The function's definition is the body of the function that actually does stuff. It usually shouldn't be in the .h file, it should be in the .cpp file. It's going to work the same as your struct's member functions, just without the "Vector2Float::" in front.

The reason is that the .h file is probably going to be #included in multiple other files. So if you include it in FileA.cpp and also in FileB.cpp, the compiler will see two functions with the same name and get confused. If it's just the declaration, that's fine but if it's the definition (body of the function where the stuff happens) then you get that redefinition error.

Making it a constexpr is a workaround for certain special circumstances, but you should get in the habit of only defining functions in the .cpp file. Otherwise it will lead to more and more problems down the road.

feli_lecchini
Posts: 15
Joined: November 7th, 2022, 12:58 am

I see...but what about the #pragma once directive ? I though it was there to prevent re-definitions !

John73 John
Posts: 14
Joined: August 6th, 2020, 7:16 pm

#pragma once is an instruction to the pre-processor that prevents a different kind of redefinition. If FileA.h is #included in FileB.h, and then both A and B are #included in FileC.cpp, then without #pragma once, there would be 2 copies of A included in C. That's what #pragma once protects against. The compiler sees that A has already been included in C once, so it skips it the second time.

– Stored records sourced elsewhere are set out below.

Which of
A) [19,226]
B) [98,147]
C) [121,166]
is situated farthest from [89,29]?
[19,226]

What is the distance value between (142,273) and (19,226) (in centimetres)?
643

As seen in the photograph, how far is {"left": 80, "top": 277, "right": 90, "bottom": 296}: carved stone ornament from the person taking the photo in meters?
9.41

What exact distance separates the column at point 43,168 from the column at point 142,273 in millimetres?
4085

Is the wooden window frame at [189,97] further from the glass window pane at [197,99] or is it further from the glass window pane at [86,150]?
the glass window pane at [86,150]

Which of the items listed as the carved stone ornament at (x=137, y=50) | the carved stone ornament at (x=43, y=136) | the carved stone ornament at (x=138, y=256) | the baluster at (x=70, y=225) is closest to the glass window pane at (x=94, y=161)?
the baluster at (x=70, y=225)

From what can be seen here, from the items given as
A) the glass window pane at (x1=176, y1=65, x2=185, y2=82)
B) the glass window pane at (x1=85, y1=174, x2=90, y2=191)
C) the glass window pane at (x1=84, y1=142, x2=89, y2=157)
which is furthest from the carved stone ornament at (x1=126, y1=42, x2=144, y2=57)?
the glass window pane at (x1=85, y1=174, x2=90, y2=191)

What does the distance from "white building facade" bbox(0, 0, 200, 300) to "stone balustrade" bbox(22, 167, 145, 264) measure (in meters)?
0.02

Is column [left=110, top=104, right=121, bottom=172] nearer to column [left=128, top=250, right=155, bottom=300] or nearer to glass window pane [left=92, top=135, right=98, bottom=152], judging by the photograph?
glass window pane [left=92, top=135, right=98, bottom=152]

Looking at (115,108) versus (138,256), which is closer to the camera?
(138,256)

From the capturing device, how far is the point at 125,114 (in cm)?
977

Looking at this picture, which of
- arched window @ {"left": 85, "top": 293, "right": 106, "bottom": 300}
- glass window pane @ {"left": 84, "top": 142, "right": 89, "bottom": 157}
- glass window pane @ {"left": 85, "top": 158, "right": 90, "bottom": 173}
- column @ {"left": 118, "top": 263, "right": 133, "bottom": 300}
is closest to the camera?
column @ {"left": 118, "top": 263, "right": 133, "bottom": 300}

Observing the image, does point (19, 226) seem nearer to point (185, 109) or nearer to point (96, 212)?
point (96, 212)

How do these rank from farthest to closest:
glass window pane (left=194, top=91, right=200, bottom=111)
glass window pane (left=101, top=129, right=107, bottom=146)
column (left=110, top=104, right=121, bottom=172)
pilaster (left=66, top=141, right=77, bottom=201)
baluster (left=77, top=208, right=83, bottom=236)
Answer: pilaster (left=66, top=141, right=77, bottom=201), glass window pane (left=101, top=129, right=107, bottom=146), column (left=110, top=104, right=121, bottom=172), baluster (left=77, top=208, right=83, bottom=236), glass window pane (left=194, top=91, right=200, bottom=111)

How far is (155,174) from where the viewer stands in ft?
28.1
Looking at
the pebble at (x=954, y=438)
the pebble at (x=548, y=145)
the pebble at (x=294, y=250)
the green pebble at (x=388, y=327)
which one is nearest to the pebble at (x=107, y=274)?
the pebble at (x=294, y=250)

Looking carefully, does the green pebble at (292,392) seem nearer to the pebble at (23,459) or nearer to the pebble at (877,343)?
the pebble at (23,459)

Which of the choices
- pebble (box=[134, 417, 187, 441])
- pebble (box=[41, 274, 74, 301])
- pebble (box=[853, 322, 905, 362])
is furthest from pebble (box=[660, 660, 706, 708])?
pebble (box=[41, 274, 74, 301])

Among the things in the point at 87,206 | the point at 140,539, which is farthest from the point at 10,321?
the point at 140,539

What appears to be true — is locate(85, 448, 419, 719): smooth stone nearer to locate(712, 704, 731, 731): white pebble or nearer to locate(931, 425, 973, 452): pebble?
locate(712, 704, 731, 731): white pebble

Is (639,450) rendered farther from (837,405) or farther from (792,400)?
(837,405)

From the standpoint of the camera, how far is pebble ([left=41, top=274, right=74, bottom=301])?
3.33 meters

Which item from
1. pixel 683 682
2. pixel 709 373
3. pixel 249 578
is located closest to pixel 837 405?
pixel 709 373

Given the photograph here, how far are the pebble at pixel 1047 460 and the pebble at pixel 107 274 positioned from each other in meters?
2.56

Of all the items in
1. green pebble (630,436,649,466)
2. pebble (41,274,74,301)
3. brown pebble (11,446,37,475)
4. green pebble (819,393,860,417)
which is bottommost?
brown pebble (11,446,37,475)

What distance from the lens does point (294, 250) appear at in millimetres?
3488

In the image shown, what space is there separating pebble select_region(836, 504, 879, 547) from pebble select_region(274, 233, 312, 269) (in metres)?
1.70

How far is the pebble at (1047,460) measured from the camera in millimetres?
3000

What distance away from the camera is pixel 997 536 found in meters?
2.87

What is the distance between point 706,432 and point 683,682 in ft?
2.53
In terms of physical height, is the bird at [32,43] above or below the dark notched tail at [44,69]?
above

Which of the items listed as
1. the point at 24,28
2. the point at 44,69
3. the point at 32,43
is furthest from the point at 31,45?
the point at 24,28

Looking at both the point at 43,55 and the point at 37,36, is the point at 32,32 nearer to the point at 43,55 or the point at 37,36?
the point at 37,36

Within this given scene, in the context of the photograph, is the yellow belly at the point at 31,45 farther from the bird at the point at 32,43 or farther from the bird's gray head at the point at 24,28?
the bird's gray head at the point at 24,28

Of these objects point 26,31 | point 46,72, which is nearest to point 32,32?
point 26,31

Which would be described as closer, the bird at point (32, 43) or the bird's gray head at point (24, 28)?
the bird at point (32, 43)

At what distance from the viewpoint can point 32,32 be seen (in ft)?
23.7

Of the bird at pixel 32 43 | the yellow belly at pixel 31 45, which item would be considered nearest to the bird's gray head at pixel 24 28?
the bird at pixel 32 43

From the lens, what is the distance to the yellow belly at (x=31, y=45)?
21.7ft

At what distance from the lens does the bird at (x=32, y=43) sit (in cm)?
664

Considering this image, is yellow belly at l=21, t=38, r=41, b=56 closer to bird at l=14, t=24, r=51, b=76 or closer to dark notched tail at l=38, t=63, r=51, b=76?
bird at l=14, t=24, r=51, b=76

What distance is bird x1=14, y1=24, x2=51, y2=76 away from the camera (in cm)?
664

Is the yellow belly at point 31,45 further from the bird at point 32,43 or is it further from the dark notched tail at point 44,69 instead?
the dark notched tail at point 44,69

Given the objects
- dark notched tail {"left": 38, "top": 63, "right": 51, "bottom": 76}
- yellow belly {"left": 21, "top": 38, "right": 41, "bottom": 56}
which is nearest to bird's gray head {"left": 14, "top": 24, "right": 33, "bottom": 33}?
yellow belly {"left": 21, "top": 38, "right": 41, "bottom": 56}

However the redefinition problem you had was different. If A.h is included in B.cpp and C.cpp (but B isn't included in C, since you don't #include .cpp files) then each file is only getting one copy of A, which is what you want. So #pragma once doesn't need to step in. Everything is fine, unless A has a function body in it. When you get to the next stage of the process, the compiler will see that a single function has two bodies. It doesn't know which one to call, so it gives you the error.

I hope that makes sense. It's kind of hard to explain.